Snapshot of a Pandemic Chris Johnson ’00 uses his camera to document the COVID-19 crisis.
For the last three months, Chris Johnson ’00, a pediatric emergency room doctor at Bon Secours St. Mary’s Hospital in Richmond, has used his camera as a way to photo journal how the pandemic has impacted his world.
His monochrome portraits of his colleagues and environmental shots of his workspace offer a glimpse into the day-to-day life of those who keep hospitals operational and effective. Johnson posts the photos on his social media accounts along with detailed captions. He believes that the focus on environmental service workers, food service employees and patient-access team members showcases people who deserve more acknowledgment for their critical work.
“Especially in the emergency department, it’s all a team effort,” Johnson explained. “None of us can function without each other. But I noticed there wasn’t really a lot of recognition for some of the people you don’t necessarily think of as being really, really vital to what’s going on. The service workers are all at risk, too, just by being in the hospital. We couldn’t do what we do without all of them.”
Johnson’s passion for photography began in high school but flourished during his time at Washington and Lee. During his sophomore year, majoring in biology, he completed a lighting design course with the theater department and took photos of departmental dress rehearsals. In addition to his freelance theater photography, the Biology Department offered him access to a darkroom which allowed him to develop prints in his spare time.
“The hardest part is finding a space, like a darkroom, and then having equipment to use, because the equipment is expensive. But W&L had the equipment all there,” he said. “I’d buy my own chemicals to develop and make prints. I don’t have any friends who went to school where their college just gave them the key to the darkroom and just trusted them with that.”

• [Data for review]:
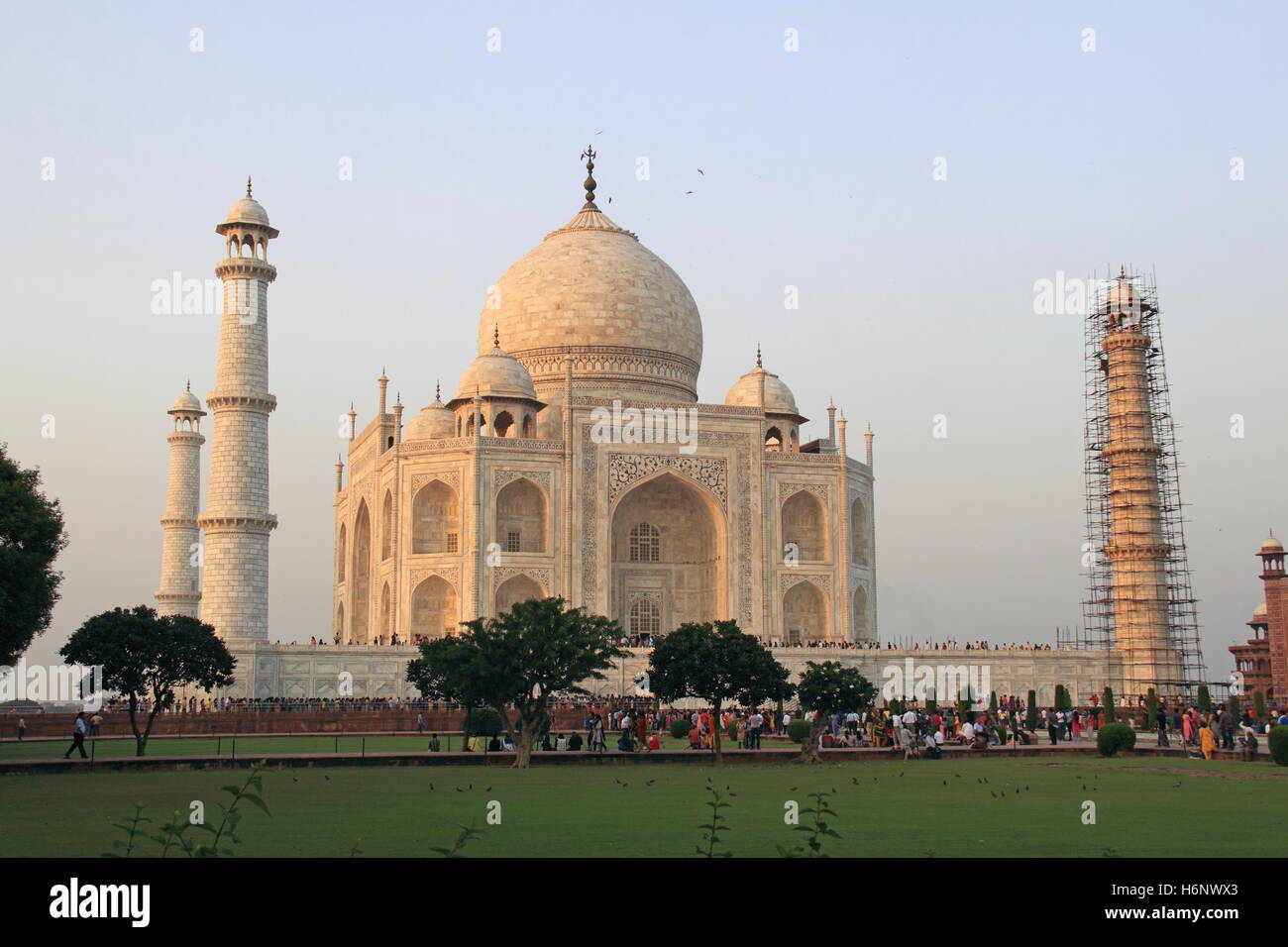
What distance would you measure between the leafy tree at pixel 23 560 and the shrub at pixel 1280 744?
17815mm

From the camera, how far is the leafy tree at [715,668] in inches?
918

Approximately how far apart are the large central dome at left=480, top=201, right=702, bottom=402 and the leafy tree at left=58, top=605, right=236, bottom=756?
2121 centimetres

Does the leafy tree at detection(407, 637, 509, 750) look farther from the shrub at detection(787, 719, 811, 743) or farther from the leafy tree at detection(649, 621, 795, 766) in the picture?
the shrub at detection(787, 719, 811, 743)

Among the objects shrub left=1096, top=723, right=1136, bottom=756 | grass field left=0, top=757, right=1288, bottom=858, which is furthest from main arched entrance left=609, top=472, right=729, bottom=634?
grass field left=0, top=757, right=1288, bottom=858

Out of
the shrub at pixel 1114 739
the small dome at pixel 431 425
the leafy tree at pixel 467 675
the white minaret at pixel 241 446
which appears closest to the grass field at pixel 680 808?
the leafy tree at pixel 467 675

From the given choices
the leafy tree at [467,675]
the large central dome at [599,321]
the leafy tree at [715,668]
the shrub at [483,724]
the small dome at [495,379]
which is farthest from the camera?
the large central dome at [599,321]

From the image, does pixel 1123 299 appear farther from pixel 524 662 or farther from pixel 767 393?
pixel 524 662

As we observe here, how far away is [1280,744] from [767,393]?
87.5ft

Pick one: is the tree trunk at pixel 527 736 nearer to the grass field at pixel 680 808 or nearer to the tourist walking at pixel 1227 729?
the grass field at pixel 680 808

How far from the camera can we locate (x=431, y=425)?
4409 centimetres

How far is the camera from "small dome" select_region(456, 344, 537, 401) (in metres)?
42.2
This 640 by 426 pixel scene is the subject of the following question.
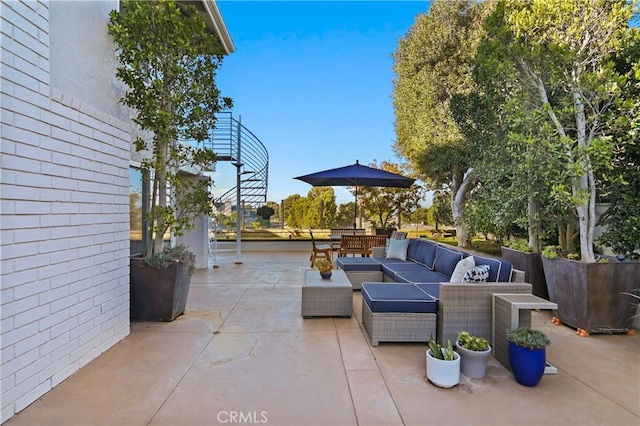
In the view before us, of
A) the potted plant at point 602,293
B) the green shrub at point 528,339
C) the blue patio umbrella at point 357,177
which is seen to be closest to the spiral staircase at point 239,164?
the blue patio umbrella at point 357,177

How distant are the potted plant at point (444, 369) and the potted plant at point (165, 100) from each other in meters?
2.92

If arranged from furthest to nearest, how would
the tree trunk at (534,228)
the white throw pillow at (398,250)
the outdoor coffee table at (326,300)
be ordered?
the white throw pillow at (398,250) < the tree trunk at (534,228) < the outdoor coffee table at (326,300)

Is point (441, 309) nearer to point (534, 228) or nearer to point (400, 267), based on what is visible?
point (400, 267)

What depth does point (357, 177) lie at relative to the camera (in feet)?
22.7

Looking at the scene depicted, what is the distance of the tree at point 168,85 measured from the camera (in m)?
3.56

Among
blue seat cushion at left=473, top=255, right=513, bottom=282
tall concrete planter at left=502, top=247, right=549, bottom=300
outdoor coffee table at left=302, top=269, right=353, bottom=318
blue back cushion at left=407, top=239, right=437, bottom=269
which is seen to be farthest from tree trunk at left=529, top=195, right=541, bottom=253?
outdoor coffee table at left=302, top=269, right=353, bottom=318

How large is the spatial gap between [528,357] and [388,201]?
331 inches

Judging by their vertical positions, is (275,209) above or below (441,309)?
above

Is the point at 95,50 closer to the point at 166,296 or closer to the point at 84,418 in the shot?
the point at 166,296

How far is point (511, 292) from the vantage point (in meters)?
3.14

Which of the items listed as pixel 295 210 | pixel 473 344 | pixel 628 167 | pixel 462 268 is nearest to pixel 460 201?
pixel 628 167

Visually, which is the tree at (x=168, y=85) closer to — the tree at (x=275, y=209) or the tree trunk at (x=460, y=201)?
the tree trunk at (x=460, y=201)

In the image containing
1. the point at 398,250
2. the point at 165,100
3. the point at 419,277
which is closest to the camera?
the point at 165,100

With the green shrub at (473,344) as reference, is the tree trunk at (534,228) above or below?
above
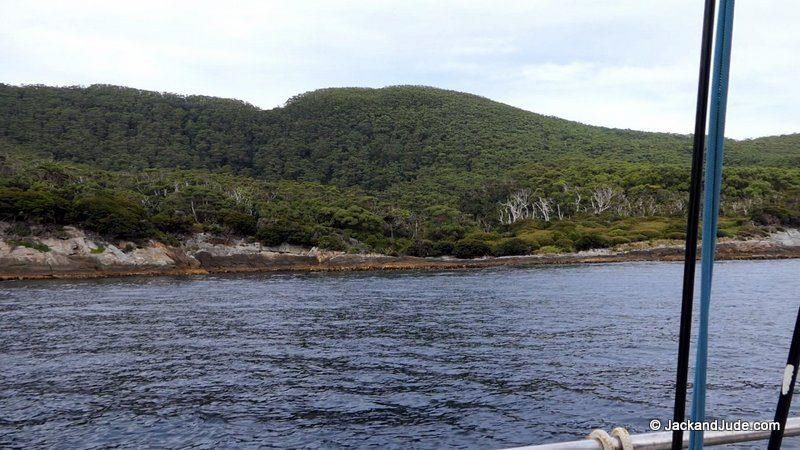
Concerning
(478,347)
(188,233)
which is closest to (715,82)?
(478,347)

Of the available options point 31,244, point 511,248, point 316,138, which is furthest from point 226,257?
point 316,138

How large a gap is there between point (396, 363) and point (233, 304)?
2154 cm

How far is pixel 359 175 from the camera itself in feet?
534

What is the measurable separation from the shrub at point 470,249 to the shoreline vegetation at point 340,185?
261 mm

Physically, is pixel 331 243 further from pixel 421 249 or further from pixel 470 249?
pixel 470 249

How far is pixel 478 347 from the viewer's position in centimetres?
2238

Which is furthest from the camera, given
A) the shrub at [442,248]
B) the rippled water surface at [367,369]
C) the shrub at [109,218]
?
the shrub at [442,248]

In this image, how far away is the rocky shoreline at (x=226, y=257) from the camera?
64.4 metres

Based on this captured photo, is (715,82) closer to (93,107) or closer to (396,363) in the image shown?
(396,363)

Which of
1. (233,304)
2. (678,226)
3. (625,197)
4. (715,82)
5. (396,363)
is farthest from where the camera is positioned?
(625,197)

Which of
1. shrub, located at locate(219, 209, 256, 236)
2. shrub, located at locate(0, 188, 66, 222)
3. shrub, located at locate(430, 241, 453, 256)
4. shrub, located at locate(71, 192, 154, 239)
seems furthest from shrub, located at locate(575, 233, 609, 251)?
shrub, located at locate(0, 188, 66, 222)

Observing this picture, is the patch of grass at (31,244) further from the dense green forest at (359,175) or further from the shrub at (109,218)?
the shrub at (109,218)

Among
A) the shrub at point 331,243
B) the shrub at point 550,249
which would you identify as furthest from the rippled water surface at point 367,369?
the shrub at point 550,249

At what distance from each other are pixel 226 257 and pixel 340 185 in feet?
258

• [Exercise set]:
1. Update the article about Chris Johnson's pandemic photography: give the passage that begins with "Snapshot of a" and stops after "their critical work.", with "black-and-white" in place of "monochrome".
2. Write what comes next in the article about Chris Johnson's pandemic photography, picking up after its last sentence.

• [Results]:
1.
Snapshot of a Pandemic Chris Johnson ’00 uses his camera to document the COVID-19 crisis.
For the last three months, Chris Johnson ’00, a pediatric emergency room doctor at Bon Secours St. Mary’s Hospital in Richmond, has used his camera as a way to photo journal how the pandemic has impacted his world.
His black-and-white portraits of his colleagues and environmental shots of his workspace offer a glimpse into the day-to-day life of those who keep hospitals operational and effective. Johnson posts the photos on his social media accounts along with detailed captions. He believes that the focus on environmental service workers, food service employees and patient-access team members showcases people who deserve more acknowledgment for their critical work.

2.
As the COVID-19 crisis took hold of hospital systems across the country, Johnson and his team saw emergency room visits decrease by 50%. The photos Johnson captured of the empty waiting rooms and hallways underscores this decline.
“Patients don’t want to come in and risk getting sick at the hospital, where they’re around other sick people, but the hospitals are also empty because they don’t have visitors and families,” he noted. “When you walk through the halls, normally they’d be filled with family members or people who [already visited] the doctor and are going to the pharmacy to pick up medications or people in the cafeteria. It’s just empty, which is so weird because the hospital is never quiet. And now it’s just mostly silent.”
Despite the increased challenge and stress of working in the emergency room during a pandemic, Johnson has turned to his team and colleagues for support as they continue to treat patients in their community.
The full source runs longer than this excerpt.